▶ [Exercise prompt]:
Condense the abstract paragraph beginning "Telecare Medical Information Systems (TMIS) is a highly focused" into a bulleted list that keeps its main facts.

▶ [Text provided]:
● ● ● ● ● ● ●

IEEE Access (Jan 2022)
A Secure and Resilient Scheme for Telecare Medical Information Systems With Threat Modeling and Formal Verification
Abstract
Telecare Medical Information Systems (TMIS) is a highly focused and unique domain providing healthcare services remotely, the development and advancement in the realm of information and communication technologies boosted the development of TMIS. Smartphones, IoT devices, Mobile Healthcare Applications (MHA) and hospital servers are the building blocks of TMIS. Emergen Research predicts that IoT based healthcare security market will reach USD 5.52 Billion in 2028. Existing IoT based healthcare solutions are facing many security problems which includes information leakage, false authentication, key loss and are not in compliance with Health Insurance Portability and Accountability Act (HIPAA) regulations as IoT devices and sensors used are prone to Blue Borne, DoS (Denial of Service), DDoS (Distributed Denial of Service) and Reverse-engineering attacks. In addition to these healthcare applications in the IoT devices/sensors and mobile healthcare applications in the smart phone of the patient are vulnerable to repackaging attacks and lacked transport layer protection. This paper proposes a SRSTMIS (Secure and Resilient Scheme for Telecare Medical Information Systems) containing its architecture, a procedure to verify the safety and security of patients credentials and Mobile Healthcare Applications (MHA) and finally proposed a secure protocol. White-Box Cryptography (WBC) ensures the safety and security of the keys in the healthcare applications and in the SE, UICC and TPM. We have threat modeled our proposed healthcare framework using STRIDE approach and successfully verified using Microsoft Threat Modeling tool 2016. Our proposed secure and lightweight authentication scheme has been successfully verified with BAN (Burrows, Abadi, and Needham) logic and Scyther tool, and our proposed protocol overcome DoS (Denial of Service), multi-protocol attack, Blue Borne attack, DDoS (Distributed Denial of Service) attack, reverse engineering, insider, outsider and Phlashing attacks. SRSTMIS overcomes information leakage from sensors during rest and during transit, key loss from healthcare applications of the sensors and smart phone and false authentication and ensures HIPAA regulations. Proposed protocol was successfully implemented in Android Studio. We have compared our proposed work with the existing works and found to better in terms of security, resisting attacks, and in consumption of resources.

● ● ● ● ● ● ●

Saved entries
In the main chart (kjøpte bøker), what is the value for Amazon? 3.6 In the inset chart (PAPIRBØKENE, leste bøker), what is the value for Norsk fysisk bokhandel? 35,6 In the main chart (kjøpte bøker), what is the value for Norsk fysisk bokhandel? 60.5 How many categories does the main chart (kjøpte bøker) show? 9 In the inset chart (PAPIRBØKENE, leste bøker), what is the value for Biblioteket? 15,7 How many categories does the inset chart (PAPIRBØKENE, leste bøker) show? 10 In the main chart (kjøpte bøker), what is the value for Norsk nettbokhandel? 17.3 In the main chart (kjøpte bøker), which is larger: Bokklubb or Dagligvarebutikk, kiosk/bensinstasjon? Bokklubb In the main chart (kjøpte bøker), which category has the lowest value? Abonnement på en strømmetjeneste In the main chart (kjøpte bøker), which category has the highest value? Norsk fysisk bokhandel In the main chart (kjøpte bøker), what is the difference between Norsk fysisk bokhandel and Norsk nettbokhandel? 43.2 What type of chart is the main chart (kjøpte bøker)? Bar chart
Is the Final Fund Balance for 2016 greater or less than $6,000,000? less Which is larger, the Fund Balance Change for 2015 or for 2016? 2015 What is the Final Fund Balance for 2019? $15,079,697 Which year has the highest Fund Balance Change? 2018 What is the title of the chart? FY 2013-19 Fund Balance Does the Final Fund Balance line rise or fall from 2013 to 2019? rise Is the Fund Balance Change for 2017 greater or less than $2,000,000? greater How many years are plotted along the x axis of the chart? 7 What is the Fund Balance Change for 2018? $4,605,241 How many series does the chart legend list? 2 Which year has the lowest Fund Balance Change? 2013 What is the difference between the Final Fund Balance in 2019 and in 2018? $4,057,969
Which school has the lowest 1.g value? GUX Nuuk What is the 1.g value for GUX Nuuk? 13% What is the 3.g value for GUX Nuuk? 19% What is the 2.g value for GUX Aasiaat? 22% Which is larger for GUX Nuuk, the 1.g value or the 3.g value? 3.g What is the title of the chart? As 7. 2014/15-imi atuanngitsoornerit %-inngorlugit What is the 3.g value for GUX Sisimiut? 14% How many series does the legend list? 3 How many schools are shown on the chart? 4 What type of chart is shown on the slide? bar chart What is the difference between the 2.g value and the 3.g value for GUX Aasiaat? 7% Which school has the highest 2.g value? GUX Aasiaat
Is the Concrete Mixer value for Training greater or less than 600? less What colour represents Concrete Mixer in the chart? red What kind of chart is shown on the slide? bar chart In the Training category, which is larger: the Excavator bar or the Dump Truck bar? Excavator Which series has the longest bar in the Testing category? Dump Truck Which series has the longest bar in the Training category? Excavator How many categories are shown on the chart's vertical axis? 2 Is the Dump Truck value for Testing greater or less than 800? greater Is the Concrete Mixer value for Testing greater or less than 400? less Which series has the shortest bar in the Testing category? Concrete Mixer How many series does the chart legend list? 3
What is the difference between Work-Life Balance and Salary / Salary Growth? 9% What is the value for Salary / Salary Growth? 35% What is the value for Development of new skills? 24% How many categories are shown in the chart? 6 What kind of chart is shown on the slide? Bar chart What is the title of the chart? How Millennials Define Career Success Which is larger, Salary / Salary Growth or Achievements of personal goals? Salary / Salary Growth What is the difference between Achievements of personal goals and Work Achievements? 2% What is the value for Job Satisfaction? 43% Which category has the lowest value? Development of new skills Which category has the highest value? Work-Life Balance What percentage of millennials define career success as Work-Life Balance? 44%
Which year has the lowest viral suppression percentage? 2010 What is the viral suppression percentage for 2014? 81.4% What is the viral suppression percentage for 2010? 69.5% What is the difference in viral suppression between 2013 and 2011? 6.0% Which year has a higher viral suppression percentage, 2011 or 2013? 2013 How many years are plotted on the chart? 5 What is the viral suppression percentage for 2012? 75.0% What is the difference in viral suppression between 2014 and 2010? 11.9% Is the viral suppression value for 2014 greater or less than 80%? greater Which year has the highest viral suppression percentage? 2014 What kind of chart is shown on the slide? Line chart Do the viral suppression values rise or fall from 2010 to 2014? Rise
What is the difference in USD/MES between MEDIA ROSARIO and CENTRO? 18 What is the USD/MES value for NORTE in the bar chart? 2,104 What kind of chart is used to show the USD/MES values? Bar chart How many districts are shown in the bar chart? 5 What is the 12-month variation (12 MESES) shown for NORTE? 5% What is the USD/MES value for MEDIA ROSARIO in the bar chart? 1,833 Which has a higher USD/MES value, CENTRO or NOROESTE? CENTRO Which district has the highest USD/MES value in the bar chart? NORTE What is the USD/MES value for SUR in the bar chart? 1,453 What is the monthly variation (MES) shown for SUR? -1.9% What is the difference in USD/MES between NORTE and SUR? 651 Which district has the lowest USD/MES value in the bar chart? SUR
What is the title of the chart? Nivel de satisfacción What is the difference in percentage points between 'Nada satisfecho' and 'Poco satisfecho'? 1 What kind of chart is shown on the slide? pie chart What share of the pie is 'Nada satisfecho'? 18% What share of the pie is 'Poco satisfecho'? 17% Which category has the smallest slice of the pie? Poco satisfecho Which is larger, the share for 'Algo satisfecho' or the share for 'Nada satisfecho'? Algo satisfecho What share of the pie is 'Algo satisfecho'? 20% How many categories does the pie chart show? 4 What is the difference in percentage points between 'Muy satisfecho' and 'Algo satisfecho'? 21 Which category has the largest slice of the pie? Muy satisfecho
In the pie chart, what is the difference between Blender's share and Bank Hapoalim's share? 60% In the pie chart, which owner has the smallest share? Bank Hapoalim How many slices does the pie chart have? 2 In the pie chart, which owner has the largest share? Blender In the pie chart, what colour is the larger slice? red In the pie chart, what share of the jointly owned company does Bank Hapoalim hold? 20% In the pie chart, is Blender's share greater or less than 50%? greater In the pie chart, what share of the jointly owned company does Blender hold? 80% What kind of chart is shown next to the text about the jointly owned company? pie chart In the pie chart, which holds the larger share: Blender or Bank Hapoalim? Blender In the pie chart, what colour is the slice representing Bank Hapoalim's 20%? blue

● ● ● ● ● ● ●

▶ [Exercise result]:
- TMIS provides healthcare services remotely, and advances in information and communication technologies boosted its development.
- Its building blocks are smartphones, IoT devices, Mobile Healthcare Applications (MHA) and hospital servers.
- Emergen Research predicts the IoT-based healthcare security market will reach USD 5.52 billion in 2028.
- Existing IoT-based healthcare solutions suffer information leakage, false authentication and key loss, and do not comply with HIPAA.
- These problems arise because their IoT devices and sensors are prone to Blue Borne, DoS, DDoS and reverse-engineering attacks.
- Healthcare applications on IoT devices and sensors, and on patients' smartphones, are also vulnerable to repackaging attacks and lack transport layer protection.
- The paper proposes SRSTMIS, which includes three parts:
  - an architecture
  - a procedure to verify the safety and security of patient credentials and MHA
  - a secure protocol
- White-Box Cryptography secures the keys in the healthcare applications and in the SE, UICC and TPM.
- The framework was threat modeled using STRIDE and verified with Microsoft Threat Modeling Tool 2016.
- The lightweight authentication scheme was verified with BAN logic and the Scyther tool.
- The protocol overcomes DoS, multi-protocol, Blue Borne, DDoS, reverse engineering, insider, outsider and Phlashing attacks.
- SRSTMIS prevents sensor information leakage at rest and in transit, key loss from sensor and smartphone applications, and false authentication, and it ensures HIPAA compliance.
- The protocol was implemented in Android Studio.
- Compared with existing work, it performed better in security, attack resistance and resource consumption.